Liste des tâches -
(a) Relevez tous les noms de lieux cités dans le texte sur le refus des Alliés de bombarder Auschwitz.
(b) D'après le texte sur le refus des Alliés de bombarder Auschwitz, les affirmations suivantes sont-elles exactes ? (i) Weissmandel est le premier, le 16 mai 1944, à demander le bombardement de la voie ferrée. (ii) Le rabbin Weissmandel est hongrois. (iii) Selon Monty Penkower, aucun interné de Birkenau ne serait mort.
(c) Poursuivez le texte sur le refus des Alliés de bombarder Auschwitz à la suite de sa dernière phrase.

Extrait du document -
★ ★ ★ ★

Désaccords entre historiens.
Les Alliés refusent tout bombardement. Ils s’en tiennent à l’application d’une politique confirmée une fois de plus en février 1944 : « Il n’est pas envisagé que des unités des forces armées soient utilisées pour le sauvetage de victimes de l’oppression ennemie, sauf si de telles opérations de sauvetage sont le résultat d’opérations militaires dont l’objectif est la défaite des forces armées ennemies ».[1]

Des historiens ont mis cette politique restrictive des Alliés en accusation. L’un d’entre eux, Monty Penkower, affirme que : « Si l’ordre (de bombarder) avait été donné juste après que les câbles de Michael Weissmandel aient été transmis aux attachés militaires alliés à Berne, des milliers de vies innocentes auraient été sauvées. ( ...) Des milliers d’internés de Birkenau (Auschwitz) seraient morts, mais (...) les tueries en masse auraient cessé ». [2] Le rabbin Weissmandel, un Slovaque, est le premier le 16 mai 1944 à intervenir en demandant le bombardement de la voie ferrée menant de Hongrie à Auschwitz. [3] D’autres intervenants se font pressants dans les semaines qui suivent pour réclamer le bombardement du camp d’Auschwitz lui-même.

★ ★ ★ ★

Lignes enregistrées -
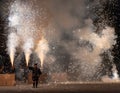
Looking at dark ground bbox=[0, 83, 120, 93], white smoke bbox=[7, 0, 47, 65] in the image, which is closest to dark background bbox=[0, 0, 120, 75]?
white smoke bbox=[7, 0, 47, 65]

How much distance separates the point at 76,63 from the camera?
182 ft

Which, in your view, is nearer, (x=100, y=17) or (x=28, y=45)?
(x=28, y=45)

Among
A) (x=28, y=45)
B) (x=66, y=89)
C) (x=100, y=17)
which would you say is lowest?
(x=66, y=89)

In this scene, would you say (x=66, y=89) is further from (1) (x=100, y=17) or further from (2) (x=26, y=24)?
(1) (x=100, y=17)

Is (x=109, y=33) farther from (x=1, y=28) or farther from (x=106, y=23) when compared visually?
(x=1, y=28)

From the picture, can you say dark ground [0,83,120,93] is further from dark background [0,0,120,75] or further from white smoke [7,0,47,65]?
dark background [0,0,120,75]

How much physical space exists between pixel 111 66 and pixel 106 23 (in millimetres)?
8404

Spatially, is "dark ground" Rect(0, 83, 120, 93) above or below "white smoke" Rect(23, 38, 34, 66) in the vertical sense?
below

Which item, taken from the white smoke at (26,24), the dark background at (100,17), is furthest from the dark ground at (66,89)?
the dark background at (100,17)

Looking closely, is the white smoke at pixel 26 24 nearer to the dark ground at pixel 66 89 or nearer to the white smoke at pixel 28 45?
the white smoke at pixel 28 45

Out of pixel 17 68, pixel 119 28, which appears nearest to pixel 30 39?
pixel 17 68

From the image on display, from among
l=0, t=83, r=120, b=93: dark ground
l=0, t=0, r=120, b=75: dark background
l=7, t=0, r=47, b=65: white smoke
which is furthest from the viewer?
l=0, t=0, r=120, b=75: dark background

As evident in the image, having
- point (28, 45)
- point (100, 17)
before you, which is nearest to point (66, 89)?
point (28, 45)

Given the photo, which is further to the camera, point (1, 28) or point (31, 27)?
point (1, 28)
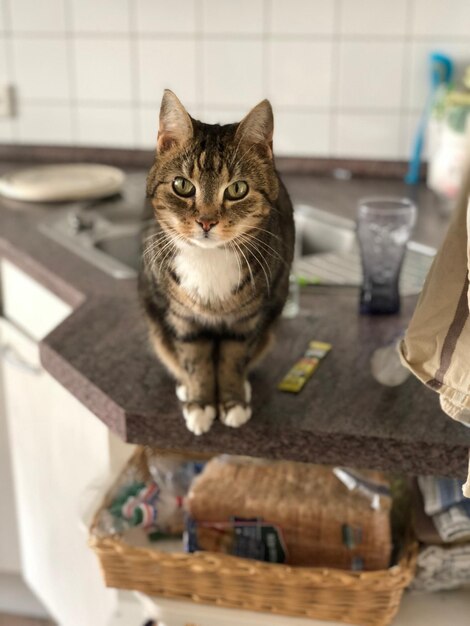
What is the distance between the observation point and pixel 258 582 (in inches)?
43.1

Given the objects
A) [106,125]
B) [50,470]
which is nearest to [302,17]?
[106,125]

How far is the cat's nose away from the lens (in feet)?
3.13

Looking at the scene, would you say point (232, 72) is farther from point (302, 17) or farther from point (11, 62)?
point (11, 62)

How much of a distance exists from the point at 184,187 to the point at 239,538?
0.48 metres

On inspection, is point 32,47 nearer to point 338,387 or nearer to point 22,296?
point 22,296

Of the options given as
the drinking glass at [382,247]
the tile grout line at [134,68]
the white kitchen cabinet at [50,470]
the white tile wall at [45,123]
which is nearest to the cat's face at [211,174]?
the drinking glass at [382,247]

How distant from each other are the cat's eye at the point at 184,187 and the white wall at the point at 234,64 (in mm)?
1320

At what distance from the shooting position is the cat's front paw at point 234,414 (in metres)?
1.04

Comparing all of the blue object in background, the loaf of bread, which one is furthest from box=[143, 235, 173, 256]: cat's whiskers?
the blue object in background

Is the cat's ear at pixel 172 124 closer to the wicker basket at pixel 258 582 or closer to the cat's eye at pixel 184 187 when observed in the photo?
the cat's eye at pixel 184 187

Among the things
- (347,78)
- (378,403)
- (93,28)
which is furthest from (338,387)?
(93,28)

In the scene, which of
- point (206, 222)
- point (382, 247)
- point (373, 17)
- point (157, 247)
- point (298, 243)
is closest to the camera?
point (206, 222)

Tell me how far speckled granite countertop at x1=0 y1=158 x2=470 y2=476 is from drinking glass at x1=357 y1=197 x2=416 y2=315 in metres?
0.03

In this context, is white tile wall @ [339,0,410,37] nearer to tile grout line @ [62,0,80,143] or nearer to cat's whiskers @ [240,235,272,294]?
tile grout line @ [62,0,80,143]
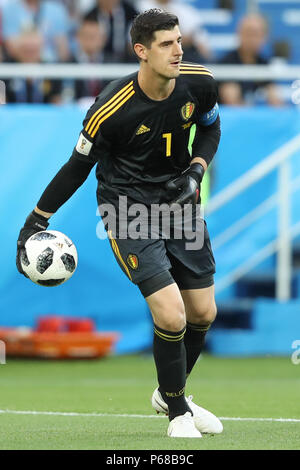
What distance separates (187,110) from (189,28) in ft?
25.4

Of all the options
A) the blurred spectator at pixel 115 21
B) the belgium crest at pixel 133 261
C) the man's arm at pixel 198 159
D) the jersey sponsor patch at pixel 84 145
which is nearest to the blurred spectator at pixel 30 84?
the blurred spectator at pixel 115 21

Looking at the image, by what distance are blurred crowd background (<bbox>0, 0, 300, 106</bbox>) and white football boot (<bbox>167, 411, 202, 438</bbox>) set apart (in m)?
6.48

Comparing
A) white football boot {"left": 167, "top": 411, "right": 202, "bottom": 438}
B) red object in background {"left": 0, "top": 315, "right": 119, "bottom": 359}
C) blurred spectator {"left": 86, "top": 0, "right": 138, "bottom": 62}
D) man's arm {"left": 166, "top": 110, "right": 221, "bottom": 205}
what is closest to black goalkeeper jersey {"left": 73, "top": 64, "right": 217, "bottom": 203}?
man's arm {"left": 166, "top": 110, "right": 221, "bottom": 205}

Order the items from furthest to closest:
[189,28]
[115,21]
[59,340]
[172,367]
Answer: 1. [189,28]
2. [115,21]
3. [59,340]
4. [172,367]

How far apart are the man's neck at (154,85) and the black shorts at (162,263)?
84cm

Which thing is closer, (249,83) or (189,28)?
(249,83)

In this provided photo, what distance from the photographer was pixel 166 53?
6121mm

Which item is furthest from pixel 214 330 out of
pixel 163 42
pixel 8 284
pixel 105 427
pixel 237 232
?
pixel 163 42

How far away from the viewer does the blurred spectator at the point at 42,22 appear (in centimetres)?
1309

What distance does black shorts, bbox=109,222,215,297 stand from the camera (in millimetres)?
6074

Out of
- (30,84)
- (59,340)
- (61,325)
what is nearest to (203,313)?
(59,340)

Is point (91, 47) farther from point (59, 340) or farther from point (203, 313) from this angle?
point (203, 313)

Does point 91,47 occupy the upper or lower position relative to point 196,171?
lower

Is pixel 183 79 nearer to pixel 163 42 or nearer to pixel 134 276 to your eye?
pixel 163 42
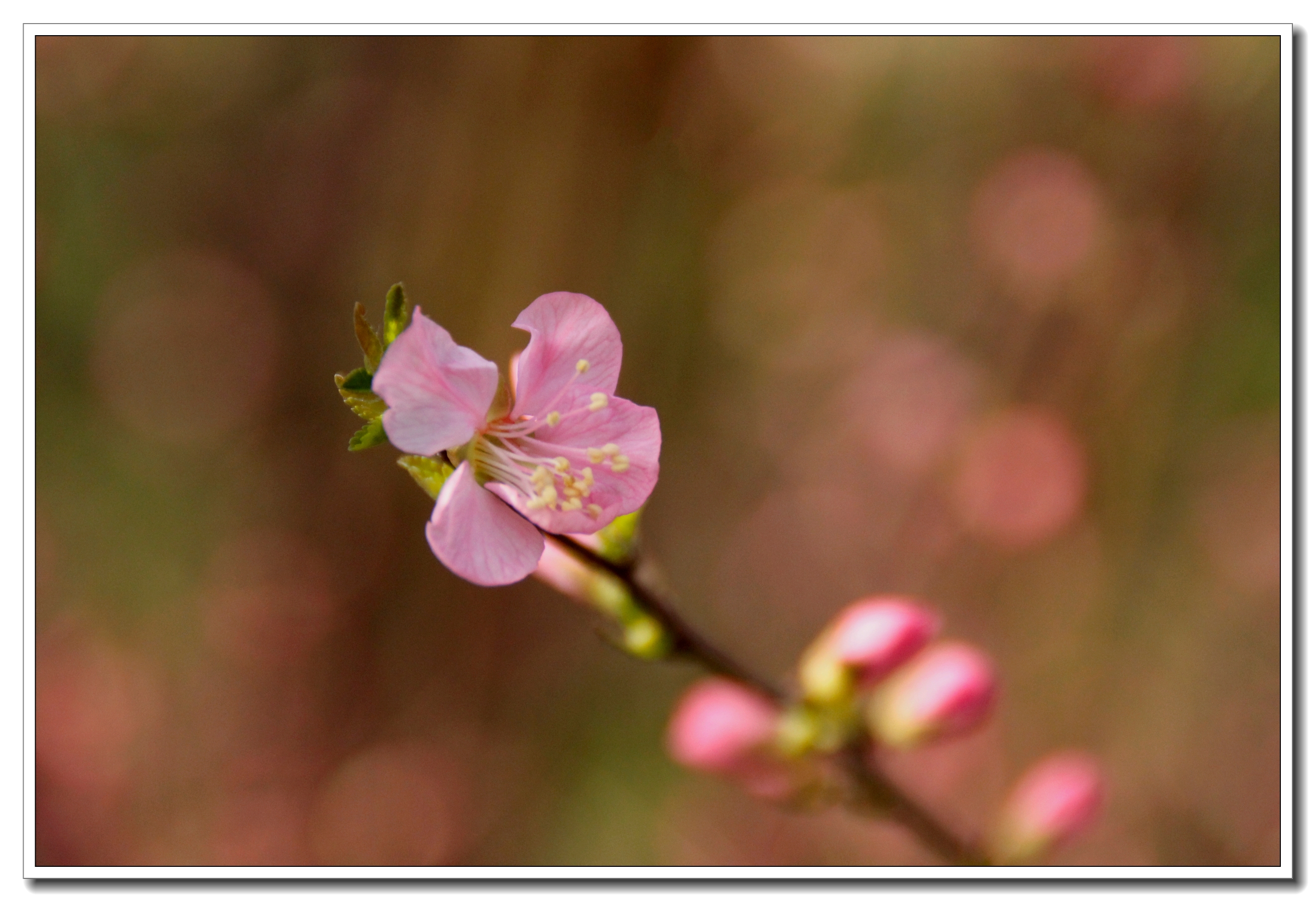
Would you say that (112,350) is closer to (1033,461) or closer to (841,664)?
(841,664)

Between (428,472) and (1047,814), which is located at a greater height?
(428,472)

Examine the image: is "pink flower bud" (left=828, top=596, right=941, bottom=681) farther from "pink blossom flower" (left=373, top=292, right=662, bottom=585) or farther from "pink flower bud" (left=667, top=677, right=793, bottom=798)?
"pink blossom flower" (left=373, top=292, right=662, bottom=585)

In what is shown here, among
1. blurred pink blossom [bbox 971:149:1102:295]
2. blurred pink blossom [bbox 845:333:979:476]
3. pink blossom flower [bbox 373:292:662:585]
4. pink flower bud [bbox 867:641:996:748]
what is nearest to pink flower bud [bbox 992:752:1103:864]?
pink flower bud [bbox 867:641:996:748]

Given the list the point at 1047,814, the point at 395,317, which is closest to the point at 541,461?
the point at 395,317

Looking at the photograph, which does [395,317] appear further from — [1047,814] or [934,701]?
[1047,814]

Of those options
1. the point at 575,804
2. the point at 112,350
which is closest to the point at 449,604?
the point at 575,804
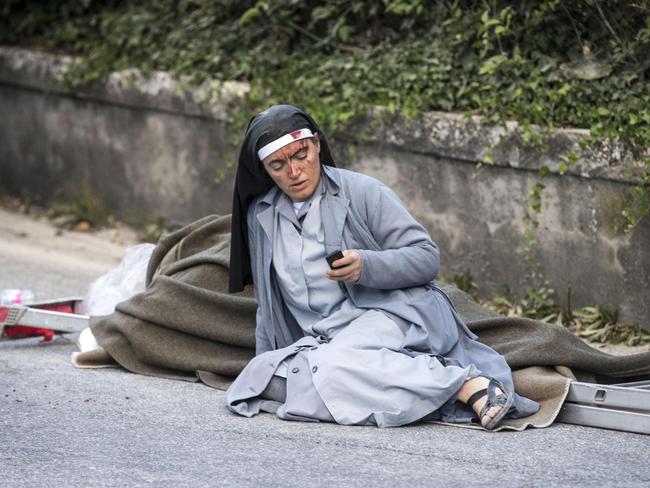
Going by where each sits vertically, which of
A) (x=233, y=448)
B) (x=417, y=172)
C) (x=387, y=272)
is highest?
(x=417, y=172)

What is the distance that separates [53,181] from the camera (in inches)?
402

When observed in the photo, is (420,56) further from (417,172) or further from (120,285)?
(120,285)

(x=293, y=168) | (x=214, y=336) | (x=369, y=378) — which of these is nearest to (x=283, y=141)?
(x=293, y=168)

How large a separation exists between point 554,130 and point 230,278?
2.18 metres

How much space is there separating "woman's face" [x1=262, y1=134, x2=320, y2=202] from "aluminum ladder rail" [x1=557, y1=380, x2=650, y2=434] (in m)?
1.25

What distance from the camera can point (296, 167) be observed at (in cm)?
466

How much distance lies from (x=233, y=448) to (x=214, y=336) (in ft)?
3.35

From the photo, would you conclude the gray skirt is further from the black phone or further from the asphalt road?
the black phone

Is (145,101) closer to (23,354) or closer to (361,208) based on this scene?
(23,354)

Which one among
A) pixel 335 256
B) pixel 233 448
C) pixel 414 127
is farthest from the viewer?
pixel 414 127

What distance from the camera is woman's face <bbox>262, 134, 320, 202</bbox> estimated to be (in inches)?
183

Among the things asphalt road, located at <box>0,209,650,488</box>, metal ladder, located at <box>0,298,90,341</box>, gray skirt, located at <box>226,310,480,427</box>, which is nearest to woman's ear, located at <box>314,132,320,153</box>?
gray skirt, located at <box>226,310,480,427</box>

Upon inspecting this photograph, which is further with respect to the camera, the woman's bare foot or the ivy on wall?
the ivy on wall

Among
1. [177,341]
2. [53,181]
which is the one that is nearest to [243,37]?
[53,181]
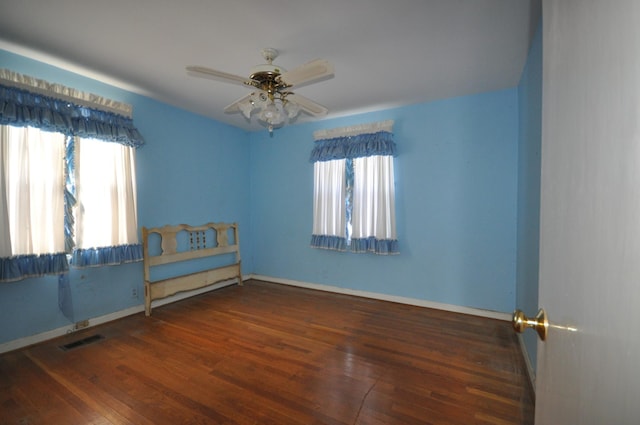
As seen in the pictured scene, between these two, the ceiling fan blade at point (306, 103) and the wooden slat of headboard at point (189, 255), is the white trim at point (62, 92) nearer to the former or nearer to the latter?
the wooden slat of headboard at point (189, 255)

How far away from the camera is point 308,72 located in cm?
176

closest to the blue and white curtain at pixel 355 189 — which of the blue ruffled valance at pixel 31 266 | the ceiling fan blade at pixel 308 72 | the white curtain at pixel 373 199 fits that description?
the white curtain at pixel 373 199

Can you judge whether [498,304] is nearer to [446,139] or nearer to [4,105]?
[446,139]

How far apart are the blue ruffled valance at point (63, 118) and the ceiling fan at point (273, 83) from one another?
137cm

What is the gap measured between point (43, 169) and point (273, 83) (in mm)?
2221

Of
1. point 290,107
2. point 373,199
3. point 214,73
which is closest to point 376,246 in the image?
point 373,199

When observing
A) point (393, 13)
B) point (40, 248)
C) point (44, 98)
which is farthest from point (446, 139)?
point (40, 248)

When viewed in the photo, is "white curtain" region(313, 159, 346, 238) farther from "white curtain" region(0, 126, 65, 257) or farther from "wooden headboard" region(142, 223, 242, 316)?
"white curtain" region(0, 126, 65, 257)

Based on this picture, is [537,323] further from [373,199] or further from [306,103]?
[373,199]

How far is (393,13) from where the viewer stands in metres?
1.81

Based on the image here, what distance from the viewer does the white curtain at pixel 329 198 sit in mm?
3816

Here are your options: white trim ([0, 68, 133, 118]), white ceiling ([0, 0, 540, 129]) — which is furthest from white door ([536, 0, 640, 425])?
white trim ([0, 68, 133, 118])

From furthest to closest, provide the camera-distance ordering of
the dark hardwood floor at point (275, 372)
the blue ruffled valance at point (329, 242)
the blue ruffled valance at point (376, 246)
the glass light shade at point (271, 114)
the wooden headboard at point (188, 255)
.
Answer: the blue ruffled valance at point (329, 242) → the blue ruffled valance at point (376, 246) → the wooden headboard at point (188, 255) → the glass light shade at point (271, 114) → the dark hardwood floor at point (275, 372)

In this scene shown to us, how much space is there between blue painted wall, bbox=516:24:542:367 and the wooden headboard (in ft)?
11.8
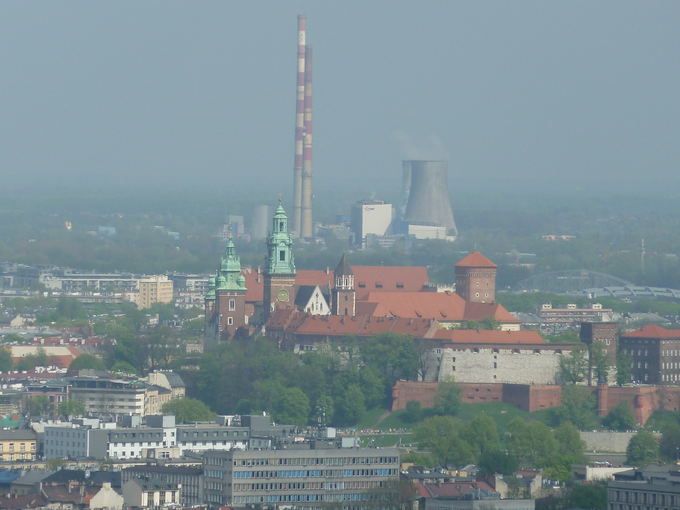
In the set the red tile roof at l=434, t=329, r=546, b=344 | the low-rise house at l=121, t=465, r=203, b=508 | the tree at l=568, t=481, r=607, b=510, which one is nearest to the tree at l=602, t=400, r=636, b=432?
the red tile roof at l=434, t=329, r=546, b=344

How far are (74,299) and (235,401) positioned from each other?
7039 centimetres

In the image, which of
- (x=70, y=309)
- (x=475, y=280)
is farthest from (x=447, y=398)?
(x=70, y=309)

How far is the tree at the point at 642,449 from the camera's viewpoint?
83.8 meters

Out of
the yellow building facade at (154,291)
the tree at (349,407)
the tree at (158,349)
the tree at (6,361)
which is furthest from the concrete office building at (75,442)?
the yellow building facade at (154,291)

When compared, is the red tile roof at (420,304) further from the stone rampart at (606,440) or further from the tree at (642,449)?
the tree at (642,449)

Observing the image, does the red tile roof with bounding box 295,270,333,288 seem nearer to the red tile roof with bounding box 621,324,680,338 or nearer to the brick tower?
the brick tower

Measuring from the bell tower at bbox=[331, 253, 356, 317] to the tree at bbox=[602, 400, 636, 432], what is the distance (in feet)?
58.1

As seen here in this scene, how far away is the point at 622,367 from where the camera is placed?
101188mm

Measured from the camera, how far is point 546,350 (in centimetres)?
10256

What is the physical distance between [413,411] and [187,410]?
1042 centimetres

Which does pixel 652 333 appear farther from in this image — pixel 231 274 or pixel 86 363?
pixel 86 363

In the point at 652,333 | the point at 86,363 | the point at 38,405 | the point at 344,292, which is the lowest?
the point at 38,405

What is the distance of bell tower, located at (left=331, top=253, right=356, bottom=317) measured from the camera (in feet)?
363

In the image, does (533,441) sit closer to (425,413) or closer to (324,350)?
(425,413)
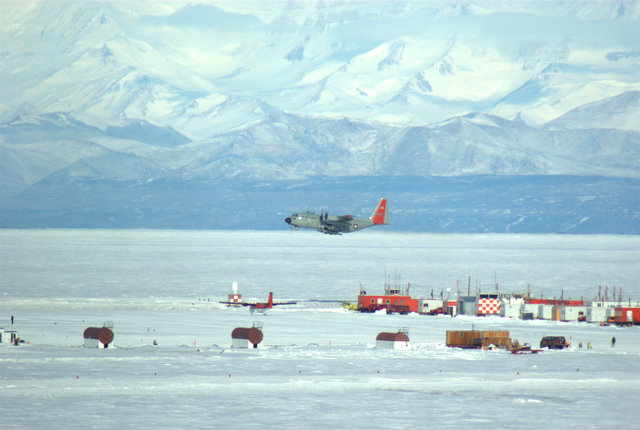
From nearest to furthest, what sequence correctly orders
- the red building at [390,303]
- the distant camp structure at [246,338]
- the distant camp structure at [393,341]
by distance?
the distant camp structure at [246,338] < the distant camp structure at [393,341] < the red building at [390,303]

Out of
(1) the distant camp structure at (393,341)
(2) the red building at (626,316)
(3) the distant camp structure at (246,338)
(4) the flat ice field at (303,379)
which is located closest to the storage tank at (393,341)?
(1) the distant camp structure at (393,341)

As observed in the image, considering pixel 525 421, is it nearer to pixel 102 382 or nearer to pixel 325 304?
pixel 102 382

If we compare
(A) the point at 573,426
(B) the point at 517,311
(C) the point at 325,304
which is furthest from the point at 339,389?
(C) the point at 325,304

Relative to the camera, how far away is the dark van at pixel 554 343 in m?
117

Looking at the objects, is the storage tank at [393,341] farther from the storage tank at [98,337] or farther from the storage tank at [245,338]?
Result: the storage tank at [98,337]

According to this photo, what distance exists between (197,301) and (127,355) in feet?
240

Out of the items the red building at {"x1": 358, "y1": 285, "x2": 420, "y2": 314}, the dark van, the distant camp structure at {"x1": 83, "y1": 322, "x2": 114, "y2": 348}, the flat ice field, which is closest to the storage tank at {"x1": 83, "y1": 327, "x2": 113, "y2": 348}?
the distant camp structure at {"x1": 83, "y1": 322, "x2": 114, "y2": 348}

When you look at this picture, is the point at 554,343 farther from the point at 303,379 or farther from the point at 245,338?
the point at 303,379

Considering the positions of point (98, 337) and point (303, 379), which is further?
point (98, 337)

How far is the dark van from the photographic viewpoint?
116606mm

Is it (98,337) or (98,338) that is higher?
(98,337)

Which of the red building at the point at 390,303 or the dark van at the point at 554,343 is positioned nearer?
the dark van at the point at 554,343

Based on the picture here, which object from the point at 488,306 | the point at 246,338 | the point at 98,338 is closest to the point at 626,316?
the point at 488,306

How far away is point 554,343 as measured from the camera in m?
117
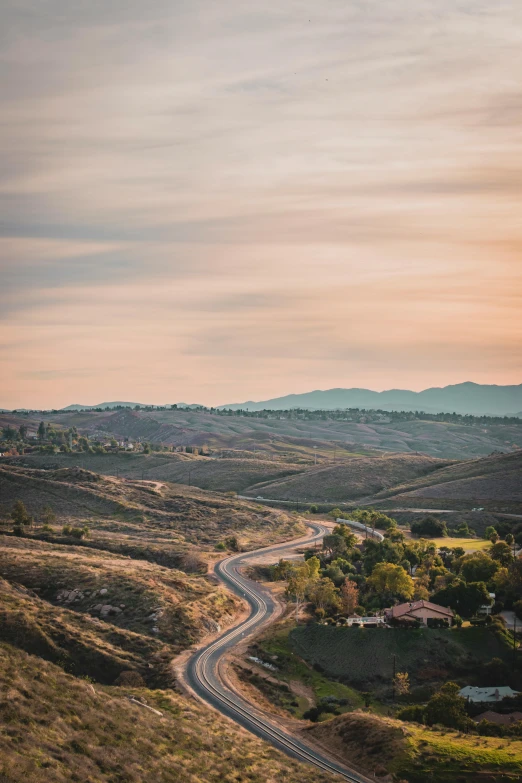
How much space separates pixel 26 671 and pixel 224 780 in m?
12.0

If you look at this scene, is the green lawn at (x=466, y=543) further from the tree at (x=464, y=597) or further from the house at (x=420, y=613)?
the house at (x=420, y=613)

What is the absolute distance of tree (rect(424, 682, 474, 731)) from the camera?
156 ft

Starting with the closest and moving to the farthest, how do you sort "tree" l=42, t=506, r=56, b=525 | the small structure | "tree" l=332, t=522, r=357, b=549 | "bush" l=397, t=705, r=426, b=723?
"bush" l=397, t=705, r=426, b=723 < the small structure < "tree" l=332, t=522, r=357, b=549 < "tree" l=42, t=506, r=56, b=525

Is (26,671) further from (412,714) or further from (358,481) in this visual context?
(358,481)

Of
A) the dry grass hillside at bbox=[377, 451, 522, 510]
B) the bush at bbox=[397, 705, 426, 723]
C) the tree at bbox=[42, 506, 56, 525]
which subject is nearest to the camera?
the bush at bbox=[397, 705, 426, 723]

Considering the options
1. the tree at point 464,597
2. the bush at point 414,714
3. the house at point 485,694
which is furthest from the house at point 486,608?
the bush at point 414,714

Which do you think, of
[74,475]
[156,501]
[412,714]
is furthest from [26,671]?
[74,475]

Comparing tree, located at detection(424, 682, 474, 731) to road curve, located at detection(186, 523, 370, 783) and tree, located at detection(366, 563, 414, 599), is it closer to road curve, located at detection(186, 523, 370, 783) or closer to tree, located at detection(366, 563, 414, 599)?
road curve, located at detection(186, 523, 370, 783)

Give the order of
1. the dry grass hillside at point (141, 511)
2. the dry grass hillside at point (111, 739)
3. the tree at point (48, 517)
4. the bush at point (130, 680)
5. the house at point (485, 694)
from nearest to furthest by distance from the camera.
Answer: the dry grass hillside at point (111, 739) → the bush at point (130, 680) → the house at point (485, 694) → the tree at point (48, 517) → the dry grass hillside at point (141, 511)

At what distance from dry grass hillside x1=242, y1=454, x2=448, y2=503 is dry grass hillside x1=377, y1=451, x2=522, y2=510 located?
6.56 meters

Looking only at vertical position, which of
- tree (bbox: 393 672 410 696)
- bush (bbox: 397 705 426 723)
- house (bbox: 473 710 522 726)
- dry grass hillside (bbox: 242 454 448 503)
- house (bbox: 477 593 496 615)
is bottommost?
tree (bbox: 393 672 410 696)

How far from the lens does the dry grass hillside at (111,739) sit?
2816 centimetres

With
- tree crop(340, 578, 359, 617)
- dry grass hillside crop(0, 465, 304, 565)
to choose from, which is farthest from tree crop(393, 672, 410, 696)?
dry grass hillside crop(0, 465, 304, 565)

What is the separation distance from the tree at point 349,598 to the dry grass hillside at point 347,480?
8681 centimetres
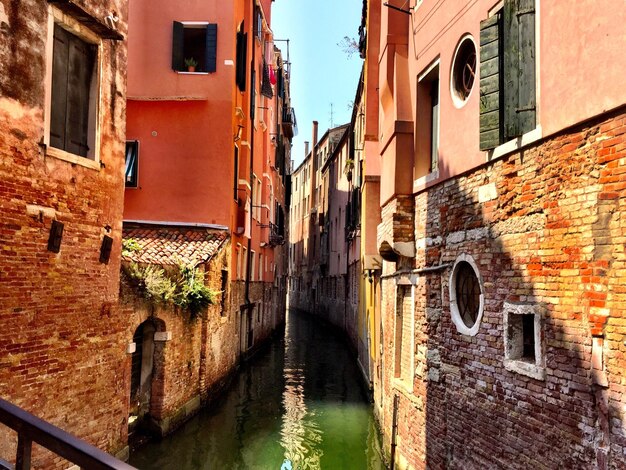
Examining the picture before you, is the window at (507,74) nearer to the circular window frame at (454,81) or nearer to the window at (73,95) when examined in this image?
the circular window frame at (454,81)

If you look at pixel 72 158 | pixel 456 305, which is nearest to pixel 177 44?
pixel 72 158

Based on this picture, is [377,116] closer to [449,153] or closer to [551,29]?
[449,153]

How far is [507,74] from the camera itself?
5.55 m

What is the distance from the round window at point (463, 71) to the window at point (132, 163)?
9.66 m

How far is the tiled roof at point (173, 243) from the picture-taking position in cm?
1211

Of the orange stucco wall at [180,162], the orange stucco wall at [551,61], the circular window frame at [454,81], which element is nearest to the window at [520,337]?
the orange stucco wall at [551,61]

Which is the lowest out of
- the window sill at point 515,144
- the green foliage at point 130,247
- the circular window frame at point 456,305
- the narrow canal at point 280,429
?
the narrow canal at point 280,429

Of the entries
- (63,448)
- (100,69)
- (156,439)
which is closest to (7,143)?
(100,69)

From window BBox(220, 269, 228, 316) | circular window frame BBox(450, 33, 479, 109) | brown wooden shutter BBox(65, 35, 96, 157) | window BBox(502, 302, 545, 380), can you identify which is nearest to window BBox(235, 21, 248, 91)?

★ ★ ★ ★

Réponses finales -
(a) Berne, Birkenau, Auschwitz, Hongrie

(b)
(i) Oui : « Le rabbin Weissmandel, un Slovaque, est le premier le 16 mai 1944 à intervenir en demandant le bombardement de la voie ferrée menant de Hongrie à Auschwitz. »
(ii) Non : « Le rabbin Weissmandel, un Slovaque ».
(iii) Non : « Des milliers d’internés de Birkenau (Auschwitz) seraient morts ».

(c)
Des générations d’historiens ont polémiqué pour établir si techniquement les Alliés étaient à même d’effectuer en temps utile les bombardements souhaités. Des chapitres entiers ont été consacrés à ce sujet. Les uns détaillent comment il était possible de mettre en œuvre avec succès les moyens aériens dont disposaient les Alliés. [4] D’autres expliquent avec une minutie d’expert rigoureux les difficultés logistiques insurmontables d’une telle entreprise. [5] Les débats et les confrontations entre historiens militaires s’éternisent sur un sujet qui est devenu un véritable mythe. Quelques repères historiques permettent d’y voir plus clair.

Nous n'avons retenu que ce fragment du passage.